Reviewed by Vineeth | Updated on Oct 05, 2020

Catalogue

Introduction

Non-controlling interest is also known as a minority interest. It is a scenario in which a shareholder holds less than half of the overall outstanding shares and thereby not having any control over the decisions made in the company. Non-controlling interest is gauged at the NAV (net asset value) of companies and not going to factor possible voting rights.

Majority of the shareholders of public companies are classified as holding interest which is non-controlling, while even smallholdings in the range of 5-10% of the equity stakes being considered as fairly large in a single large company.

A non-controlling interest can be contradicted with the majority or controlling interest in the company, wherein the investors do not have any voting rights and may generally impact the company’s interest.

Breaking Down Non-Controlling Interest

The majority of the shareholders are granted with a slew of rights when they are going to purchase common stocks that include the right to get cash in the form of dividends when the company goes onto perform well and declares sufficient earning to pay out dividends.

Shareholders might also be given with the right to cast their votes on a major business decision, such as acquisition or merger of the company.
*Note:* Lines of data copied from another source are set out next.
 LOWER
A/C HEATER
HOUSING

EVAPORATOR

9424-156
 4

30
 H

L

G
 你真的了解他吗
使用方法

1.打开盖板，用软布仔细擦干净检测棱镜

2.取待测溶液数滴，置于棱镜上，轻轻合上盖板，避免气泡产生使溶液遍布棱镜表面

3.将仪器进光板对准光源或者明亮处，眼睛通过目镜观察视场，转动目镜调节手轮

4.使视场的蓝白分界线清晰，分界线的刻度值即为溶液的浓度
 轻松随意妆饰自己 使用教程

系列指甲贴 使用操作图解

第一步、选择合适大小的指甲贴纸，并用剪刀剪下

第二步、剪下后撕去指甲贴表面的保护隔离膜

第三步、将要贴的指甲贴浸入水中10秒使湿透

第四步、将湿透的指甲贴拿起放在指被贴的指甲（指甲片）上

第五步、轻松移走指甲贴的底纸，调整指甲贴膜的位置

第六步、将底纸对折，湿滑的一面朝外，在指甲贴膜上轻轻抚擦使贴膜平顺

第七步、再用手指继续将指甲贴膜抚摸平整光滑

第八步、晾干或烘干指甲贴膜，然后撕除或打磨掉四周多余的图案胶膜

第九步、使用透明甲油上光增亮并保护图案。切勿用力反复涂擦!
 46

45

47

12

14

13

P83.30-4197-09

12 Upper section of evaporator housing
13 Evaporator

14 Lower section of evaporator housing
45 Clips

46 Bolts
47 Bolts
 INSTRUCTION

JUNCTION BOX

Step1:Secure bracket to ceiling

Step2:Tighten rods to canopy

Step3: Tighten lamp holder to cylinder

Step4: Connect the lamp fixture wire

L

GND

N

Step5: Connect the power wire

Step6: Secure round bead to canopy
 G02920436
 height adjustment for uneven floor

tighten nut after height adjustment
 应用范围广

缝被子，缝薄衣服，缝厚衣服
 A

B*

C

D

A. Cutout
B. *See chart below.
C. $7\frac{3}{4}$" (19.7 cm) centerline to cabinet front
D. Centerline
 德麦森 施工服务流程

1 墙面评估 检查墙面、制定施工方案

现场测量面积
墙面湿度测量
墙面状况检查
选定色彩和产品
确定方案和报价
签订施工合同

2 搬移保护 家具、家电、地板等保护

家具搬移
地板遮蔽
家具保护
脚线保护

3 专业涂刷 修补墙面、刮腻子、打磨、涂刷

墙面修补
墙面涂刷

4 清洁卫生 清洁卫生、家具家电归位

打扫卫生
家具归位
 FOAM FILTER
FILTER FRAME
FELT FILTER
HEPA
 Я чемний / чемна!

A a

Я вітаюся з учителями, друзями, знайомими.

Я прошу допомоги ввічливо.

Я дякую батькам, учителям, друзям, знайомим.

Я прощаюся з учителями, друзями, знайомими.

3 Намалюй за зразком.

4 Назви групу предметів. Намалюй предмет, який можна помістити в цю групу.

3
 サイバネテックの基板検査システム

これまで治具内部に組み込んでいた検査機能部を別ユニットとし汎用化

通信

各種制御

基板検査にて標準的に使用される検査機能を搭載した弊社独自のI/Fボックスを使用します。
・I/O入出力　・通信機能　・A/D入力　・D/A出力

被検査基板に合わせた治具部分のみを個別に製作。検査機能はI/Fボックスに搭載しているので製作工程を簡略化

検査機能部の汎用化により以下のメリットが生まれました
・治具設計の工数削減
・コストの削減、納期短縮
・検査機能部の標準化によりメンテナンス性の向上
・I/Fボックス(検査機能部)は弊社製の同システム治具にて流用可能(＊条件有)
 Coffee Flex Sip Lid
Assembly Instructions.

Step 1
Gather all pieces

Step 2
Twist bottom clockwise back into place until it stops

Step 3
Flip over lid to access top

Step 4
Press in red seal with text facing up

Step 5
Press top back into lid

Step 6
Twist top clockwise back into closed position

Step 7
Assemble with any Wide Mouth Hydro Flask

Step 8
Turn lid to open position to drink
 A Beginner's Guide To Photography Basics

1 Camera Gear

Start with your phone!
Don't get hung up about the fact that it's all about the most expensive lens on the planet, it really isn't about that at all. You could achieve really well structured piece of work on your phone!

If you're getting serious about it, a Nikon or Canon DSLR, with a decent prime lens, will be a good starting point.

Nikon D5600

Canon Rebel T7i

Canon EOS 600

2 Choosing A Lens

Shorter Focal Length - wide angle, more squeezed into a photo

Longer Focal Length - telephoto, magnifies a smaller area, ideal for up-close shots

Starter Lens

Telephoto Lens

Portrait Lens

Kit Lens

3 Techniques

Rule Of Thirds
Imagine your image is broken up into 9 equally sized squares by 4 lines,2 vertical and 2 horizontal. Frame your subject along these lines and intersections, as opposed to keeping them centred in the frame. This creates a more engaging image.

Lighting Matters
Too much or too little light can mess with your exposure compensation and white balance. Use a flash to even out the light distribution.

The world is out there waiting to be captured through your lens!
The company is allowed to issue various classes of stocks, each with varying rights of shareholders.

Types of Non-Controlling Interests

Typically, there exist two kinds of non-controlling interests, and they are direct non-controlling interests and indirect non-controlling interests. The direct non-controlling interests will go on to get a portion of the allocation of all recorded equities of subsidiaries, and it includes both post and pre-acquisition costs. The indirect non-controlling interests would go on to accept only a portion of the allocation of the subsidiary’s amounts of post-acquisition.